Represents an alkoxyalkyl group having from 7 to 7 or an alkenyl group having from 2 to 8 carbon atoms. [Chemical 2] Is a trans-1-sila-1,4-cyclohexylene group or trans-4-sila-1,4-cyclohexylene group in which the 1- or 4-position silicon has a substituent of H, F, Cl or CH _3. Represents n represents 0 or 1. L ₁ and L ₂ are
Represents H, F, Cl, CN or CH ₃ , respectively.
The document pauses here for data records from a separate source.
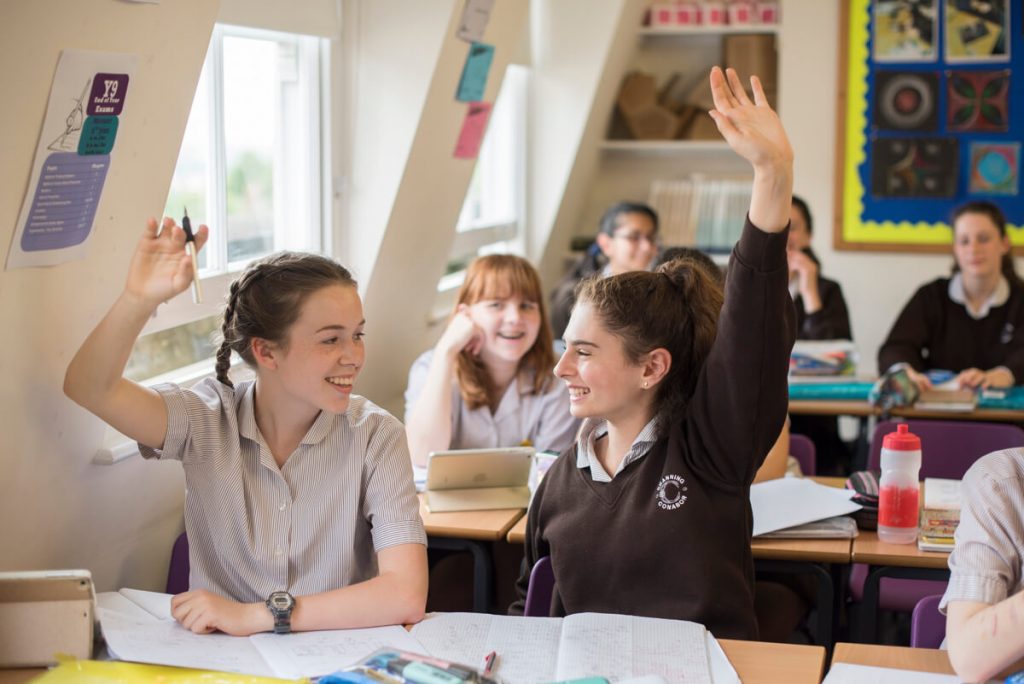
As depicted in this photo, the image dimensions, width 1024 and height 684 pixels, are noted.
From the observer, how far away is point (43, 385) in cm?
219

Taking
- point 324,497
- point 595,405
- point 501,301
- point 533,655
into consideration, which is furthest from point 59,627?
point 501,301

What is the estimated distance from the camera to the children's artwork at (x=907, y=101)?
17.6 feet

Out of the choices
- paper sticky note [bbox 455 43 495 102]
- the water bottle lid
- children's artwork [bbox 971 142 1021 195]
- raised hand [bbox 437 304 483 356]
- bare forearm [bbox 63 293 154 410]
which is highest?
paper sticky note [bbox 455 43 495 102]

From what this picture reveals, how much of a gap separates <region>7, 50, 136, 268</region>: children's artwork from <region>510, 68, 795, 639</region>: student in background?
2.98ft

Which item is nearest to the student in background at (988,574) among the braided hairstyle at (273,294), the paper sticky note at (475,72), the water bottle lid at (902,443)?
the water bottle lid at (902,443)

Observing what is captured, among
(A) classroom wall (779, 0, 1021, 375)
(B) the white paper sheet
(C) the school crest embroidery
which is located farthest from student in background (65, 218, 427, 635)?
(A) classroom wall (779, 0, 1021, 375)

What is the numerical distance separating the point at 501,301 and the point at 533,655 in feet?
5.72

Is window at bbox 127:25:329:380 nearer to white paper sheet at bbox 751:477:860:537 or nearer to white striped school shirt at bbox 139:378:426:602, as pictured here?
white striped school shirt at bbox 139:378:426:602

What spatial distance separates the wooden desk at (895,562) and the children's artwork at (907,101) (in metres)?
3.27

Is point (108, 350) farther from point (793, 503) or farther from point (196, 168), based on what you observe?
point (793, 503)

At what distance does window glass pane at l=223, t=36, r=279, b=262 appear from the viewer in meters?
3.14

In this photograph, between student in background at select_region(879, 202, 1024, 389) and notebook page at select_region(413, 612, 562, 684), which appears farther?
student in background at select_region(879, 202, 1024, 389)

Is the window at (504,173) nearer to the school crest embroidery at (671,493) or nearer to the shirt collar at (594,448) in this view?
the shirt collar at (594,448)

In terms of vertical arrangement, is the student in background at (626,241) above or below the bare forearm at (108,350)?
above
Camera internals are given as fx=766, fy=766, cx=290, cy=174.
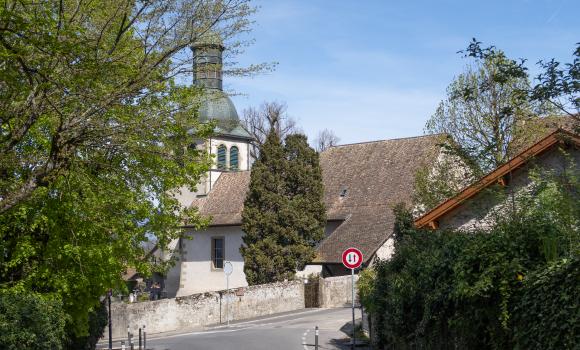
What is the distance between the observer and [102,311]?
20.5 metres

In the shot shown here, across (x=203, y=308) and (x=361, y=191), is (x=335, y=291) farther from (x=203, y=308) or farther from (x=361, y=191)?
(x=361, y=191)

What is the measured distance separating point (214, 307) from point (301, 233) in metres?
8.05

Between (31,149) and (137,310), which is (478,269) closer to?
(31,149)

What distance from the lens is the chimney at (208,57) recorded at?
11.5 metres

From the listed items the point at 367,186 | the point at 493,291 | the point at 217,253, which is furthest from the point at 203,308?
the point at 493,291

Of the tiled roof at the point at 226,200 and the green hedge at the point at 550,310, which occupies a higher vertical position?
the tiled roof at the point at 226,200

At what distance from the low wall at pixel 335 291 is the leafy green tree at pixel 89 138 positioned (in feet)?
62.3

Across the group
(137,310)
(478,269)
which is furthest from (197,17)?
(137,310)

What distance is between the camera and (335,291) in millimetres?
36000

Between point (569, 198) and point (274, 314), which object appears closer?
point (569, 198)

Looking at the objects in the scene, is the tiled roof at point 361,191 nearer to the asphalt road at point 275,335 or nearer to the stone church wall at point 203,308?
the stone church wall at point 203,308

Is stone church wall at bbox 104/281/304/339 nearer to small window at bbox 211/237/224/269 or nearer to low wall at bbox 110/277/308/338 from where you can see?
low wall at bbox 110/277/308/338

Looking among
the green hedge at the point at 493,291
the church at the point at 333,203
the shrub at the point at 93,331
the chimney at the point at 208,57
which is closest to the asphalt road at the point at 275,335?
the shrub at the point at 93,331

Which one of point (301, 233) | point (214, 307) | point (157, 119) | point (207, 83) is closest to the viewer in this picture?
point (157, 119)
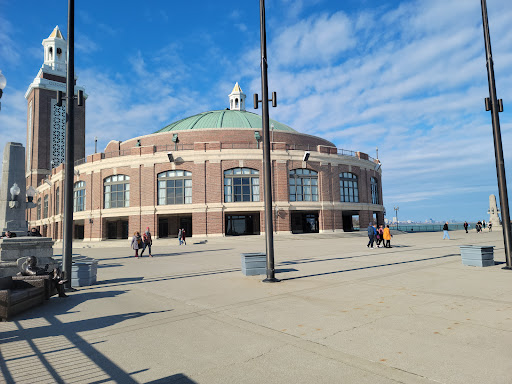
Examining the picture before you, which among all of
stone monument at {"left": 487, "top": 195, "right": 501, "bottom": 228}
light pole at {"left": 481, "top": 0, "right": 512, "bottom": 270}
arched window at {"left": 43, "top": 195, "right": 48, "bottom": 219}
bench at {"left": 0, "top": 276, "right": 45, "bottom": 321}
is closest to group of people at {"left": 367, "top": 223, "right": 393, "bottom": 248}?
light pole at {"left": 481, "top": 0, "right": 512, "bottom": 270}

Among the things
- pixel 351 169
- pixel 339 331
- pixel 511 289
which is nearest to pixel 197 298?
pixel 339 331

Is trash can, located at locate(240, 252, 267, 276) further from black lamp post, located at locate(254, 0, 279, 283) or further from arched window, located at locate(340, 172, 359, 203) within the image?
arched window, located at locate(340, 172, 359, 203)

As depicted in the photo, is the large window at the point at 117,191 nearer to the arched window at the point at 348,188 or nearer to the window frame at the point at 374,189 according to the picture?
the arched window at the point at 348,188

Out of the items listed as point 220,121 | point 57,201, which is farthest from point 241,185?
point 57,201

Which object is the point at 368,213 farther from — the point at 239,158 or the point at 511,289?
the point at 511,289

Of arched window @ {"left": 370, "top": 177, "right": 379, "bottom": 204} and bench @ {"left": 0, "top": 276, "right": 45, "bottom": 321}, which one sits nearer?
bench @ {"left": 0, "top": 276, "right": 45, "bottom": 321}

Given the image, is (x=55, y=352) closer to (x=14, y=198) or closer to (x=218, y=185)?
(x=14, y=198)

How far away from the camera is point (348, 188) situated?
48.5 meters

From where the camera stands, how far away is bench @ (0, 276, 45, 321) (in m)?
6.82

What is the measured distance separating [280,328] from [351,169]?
1762 inches

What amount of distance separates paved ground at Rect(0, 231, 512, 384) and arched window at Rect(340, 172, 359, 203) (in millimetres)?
37940

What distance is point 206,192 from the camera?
1663 inches

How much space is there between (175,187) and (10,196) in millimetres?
26646

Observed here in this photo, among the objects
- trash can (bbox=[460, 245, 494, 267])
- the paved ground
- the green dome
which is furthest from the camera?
the green dome
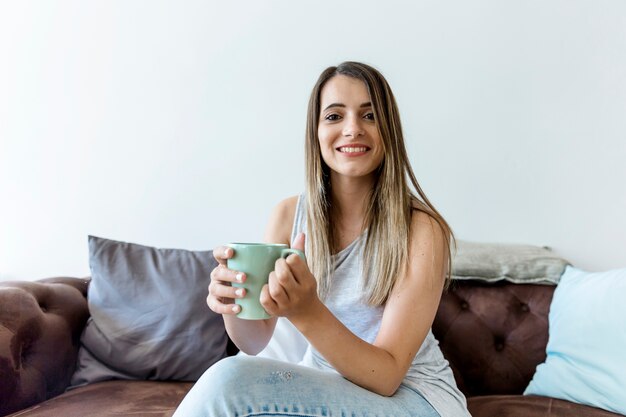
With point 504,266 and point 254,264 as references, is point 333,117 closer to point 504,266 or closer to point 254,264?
point 254,264

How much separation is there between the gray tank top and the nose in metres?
0.22

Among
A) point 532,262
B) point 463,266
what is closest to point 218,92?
point 463,266

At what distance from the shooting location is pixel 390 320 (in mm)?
999

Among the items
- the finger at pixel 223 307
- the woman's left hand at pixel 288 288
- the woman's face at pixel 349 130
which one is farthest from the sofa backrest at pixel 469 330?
the woman's left hand at pixel 288 288

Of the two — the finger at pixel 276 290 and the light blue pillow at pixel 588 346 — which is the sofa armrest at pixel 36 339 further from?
the light blue pillow at pixel 588 346

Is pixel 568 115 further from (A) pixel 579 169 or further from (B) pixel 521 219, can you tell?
(B) pixel 521 219

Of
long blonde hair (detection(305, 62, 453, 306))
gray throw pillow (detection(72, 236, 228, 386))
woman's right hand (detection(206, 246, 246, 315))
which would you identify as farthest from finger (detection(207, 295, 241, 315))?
gray throw pillow (detection(72, 236, 228, 386))

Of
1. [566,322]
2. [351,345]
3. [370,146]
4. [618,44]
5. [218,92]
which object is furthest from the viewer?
[218,92]

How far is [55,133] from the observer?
Result: 1.87 metres

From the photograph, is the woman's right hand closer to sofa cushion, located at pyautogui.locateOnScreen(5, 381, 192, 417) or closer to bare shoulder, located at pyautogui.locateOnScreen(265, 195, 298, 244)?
bare shoulder, located at pyautogui.locateOnScreen(265, 195, 298, 244)

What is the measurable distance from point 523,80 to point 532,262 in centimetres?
60

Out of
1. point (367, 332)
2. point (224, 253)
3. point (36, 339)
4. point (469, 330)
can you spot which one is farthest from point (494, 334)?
point (36, 339)

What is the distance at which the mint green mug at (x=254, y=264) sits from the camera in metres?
0.78

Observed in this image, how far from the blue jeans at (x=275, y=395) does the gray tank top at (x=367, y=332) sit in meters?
0.13
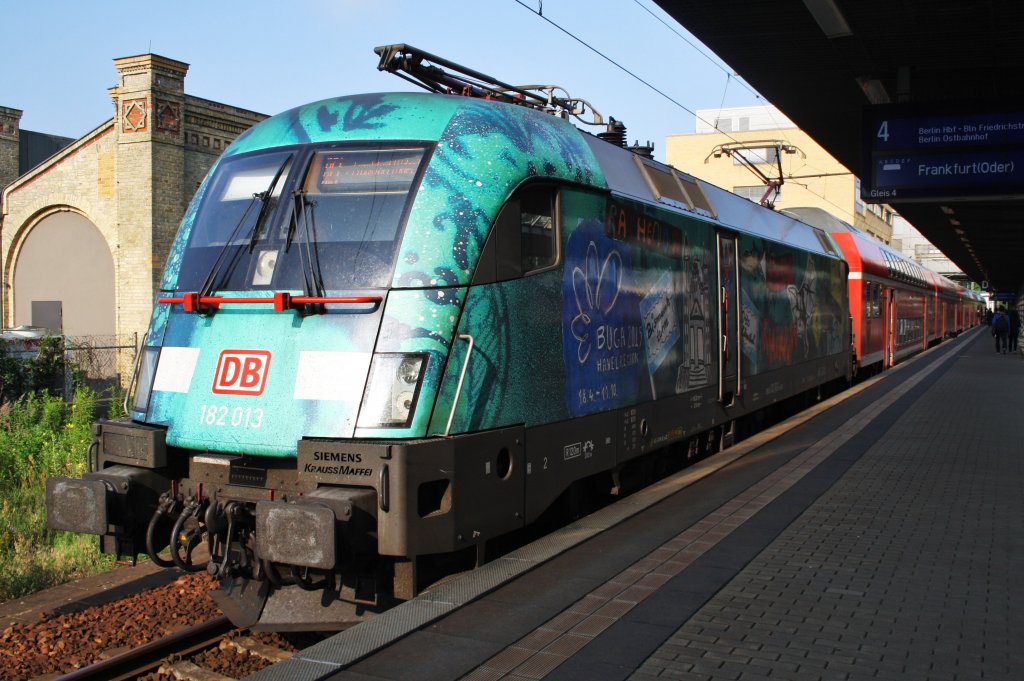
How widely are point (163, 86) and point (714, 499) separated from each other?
16852 mm

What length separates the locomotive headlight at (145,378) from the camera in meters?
6.19

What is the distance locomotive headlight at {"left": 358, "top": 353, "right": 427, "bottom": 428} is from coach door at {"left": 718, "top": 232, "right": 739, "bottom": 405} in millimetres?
5732

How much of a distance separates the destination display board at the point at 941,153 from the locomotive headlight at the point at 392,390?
10.3 meters

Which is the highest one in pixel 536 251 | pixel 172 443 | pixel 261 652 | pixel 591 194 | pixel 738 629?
pixel 591 194

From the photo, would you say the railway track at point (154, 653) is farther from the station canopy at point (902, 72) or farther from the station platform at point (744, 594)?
the station canopy at point (902, 72)

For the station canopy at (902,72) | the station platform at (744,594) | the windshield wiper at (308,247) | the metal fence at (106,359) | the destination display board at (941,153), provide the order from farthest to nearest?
the metal fence at (106,359), the destination display board at (941,153), the station canopy at (902,72), the windshield wiper at (308,247), the station platform at (744,594)

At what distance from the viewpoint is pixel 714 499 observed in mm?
8352

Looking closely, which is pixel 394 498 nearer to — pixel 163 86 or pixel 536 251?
pixel 536 251

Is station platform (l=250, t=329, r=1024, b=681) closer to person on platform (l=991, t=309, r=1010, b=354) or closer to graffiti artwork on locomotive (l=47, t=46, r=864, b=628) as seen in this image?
graffiti artwork on locomotive (l=47, t=46, r=864, b=628)

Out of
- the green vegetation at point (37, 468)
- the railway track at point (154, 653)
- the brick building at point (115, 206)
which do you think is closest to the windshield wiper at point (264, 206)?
the railway track at point (154, 653)

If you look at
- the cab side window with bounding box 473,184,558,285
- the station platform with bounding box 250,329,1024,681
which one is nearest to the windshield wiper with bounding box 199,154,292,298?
the cab side window with bounding box 473,184,558,285

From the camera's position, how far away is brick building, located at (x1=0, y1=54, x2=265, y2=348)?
2073 centimetres

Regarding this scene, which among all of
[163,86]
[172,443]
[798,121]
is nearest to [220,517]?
[172,443]

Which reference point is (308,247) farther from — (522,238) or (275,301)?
(522,238)
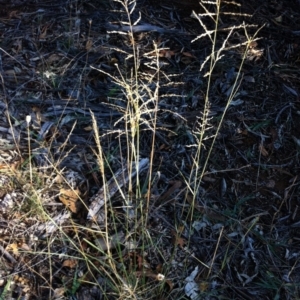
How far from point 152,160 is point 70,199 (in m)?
0.39

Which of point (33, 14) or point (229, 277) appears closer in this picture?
point (229, 277)

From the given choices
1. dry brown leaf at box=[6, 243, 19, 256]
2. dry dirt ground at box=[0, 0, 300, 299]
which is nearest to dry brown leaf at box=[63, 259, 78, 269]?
dry dirt ground at box=[0, 0, 300, 299]

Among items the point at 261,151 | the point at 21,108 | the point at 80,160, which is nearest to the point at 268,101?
the point at 261,151

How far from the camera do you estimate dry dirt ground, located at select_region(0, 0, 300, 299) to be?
7.35ft

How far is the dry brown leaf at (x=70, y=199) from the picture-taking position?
95.9 inches

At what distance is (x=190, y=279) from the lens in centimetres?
226

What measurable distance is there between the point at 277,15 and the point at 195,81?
798mm

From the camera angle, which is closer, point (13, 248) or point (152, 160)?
point (13, 248)

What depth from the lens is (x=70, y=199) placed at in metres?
2.46

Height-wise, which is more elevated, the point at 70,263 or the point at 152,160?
the point at 152,160

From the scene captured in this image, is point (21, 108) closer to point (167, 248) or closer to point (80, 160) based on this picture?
point (80, 160)

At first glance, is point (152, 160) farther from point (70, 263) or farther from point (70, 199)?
point (70, 263)

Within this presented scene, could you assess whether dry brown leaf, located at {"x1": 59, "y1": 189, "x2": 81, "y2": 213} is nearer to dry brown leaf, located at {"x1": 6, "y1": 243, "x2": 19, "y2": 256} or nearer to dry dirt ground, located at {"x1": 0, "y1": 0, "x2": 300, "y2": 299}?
dry dirt ground, located at {"x1": 0, "y1": 0, "x2": 300, "y2": 299}

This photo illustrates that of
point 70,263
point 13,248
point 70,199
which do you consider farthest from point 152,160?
point 13,248
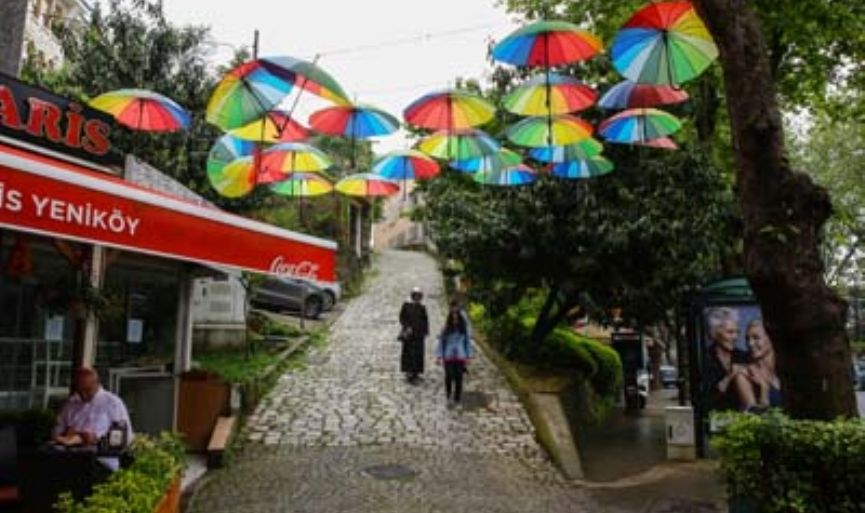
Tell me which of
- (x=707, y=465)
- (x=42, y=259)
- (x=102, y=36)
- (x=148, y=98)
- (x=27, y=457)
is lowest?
(x=707, y=465)

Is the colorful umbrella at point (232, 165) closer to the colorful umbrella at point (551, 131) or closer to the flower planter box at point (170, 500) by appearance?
the colorful umbrella at point (551, 131)

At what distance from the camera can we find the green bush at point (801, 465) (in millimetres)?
4750

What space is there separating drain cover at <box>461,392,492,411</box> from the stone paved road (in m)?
0.11

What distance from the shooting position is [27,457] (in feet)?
18.3

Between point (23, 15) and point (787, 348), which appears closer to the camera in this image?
point (787, 348)

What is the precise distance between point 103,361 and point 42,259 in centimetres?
195

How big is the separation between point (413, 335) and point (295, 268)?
6705 millimetres

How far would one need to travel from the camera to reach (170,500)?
6.21 meters

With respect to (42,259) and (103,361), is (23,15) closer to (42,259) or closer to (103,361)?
(42,259)

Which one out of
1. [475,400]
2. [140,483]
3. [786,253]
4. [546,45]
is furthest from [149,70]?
[786,253]

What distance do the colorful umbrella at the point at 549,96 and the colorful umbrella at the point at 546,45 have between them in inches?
35.8

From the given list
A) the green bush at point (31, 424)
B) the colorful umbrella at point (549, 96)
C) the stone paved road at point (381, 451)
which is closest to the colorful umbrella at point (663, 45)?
the colorful umbrella at point (549, 96)

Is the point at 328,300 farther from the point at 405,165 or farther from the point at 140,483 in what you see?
the point at 140,483

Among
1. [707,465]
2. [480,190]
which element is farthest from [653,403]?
[707,465]
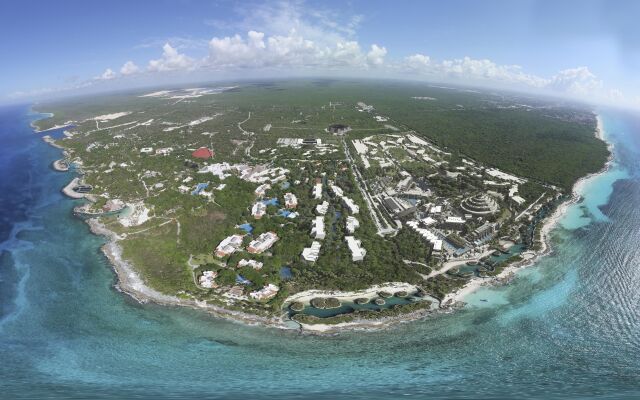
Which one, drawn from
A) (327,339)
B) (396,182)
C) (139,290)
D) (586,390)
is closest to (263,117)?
(396,182)

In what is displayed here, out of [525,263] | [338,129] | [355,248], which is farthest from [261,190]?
[338,129]

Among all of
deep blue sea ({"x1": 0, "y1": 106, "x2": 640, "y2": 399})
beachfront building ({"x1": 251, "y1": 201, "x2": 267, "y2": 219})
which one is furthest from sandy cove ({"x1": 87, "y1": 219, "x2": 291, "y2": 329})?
beachfront building ({"x1": 251, "y1": 201, "x2": 267, "y2": 219})

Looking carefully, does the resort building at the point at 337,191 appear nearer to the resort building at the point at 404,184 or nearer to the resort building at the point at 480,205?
the resort building at the point at 404,184

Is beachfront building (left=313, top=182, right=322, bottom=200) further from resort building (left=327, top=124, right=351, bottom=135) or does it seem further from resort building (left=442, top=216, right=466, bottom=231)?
resort building (left=327, top=124, right=351, bottom=135)

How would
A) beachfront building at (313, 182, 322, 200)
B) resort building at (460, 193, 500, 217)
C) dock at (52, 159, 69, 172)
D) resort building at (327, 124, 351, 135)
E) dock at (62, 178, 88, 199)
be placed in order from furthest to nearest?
resort building at (327, 124, 351, 135) < dock at (52, 159, 69, 172) < dock at (62, 178, 88, 199) < beachfront building at (313, 182, 322, 200) < resort building at (460, 193, 500, 217)

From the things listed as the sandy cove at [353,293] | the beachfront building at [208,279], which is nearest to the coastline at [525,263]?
the sandy cove at [353,293]

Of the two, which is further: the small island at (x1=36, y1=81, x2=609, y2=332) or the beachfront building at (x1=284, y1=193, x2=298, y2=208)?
the beachfront building at (x1=284, y1=193, x2=298, y2=208)

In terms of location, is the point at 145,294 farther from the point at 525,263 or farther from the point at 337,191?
the point at 525,263
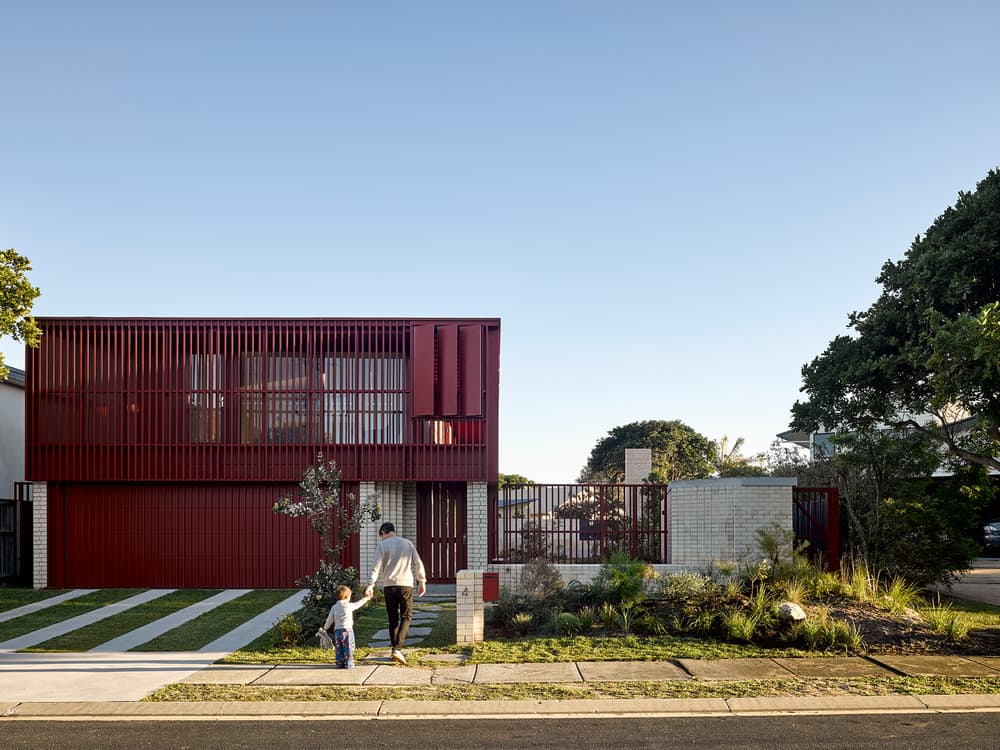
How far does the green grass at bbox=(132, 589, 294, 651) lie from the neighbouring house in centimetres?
197

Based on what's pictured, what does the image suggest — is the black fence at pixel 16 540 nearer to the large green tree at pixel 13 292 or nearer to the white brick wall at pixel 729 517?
the large green tree at pixel 13 292

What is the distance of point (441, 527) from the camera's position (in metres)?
21.9

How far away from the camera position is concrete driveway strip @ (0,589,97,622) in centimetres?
1649

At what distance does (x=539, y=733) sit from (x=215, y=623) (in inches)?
331

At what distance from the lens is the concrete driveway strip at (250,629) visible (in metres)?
12.8

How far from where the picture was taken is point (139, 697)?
9.73 metres

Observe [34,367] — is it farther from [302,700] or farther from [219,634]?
[302,700]

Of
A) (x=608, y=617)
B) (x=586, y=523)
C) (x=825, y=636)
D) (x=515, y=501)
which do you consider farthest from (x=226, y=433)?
(x=825, y=636)

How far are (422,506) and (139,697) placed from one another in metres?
12.4

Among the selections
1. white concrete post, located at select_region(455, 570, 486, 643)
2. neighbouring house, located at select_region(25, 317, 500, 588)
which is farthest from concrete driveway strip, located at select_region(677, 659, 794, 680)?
neighbouring house, located at select_region(25, 317, 500, 588)

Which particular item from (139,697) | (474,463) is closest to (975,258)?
(474,463)

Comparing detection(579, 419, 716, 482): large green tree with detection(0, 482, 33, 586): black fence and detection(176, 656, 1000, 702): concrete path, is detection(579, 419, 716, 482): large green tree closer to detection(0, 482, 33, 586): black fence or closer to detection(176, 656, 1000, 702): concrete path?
detection(0, 482, 33, 586): black fence

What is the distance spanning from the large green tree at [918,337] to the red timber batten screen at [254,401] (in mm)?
7442

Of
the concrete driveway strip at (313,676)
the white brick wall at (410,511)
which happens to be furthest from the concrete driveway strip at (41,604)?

L ₃ is F
Represents m represents 0, 1 or 2. X is H, CN, a linear alkyl group or an alkoxy group having 1 to 10 carbon atoms, an alkoxyalkyl group having 2 to 7 carbon atoms, F, Cl,
CF ₃ , CClF ₂ , CHFCl, OCClF ₂ , OC
It represents an HFCl, OCHF ₂ , OCF ₃ group, R or OR group. 2. An aromatic halide (Q represents a halogen atom) and a substituted acetylene compound And a carbon-carbon bond forming reaction by dehydrohalogenation (HQ) in the presence of a palladium catalyst with the method for producing a silacyclohexane compound according to claim 1. 3. An aromatic halide And a substituted acetylene compound And a carbon-carbon bond forming reaction by dehydrohalogenation (HQ) in the presence of a palladium catalyst with the method for producing a silacyclohexane compound according to claim 1. 4. An aromatic halide And an alkynyl metal reagent (M is Cu, MgP (P is a halogen atom) or ZnP
Represents The method for producing a silacyclohexane compound according to claim 1, which is a carbon-carbon bond forming reaction with a dehalogenating metal (MQ) in the presence of a palladium catalyst or a nickel catalyst. 5. An aromatic halide And an alkynyl metal reagent The method for producing a silacyclohexane compound according to claim 1, which is a carbon-carbon bond forming reaction with a dehalogenated metal (MQ) in the presence of a palladium catalyst or a nickel catalyst. 6. A liquid crystal composition comprising the silacyclohexane compound according to claim 1. 7. A liquid crystal display device comprising the liquid crystal composition according to claim 6.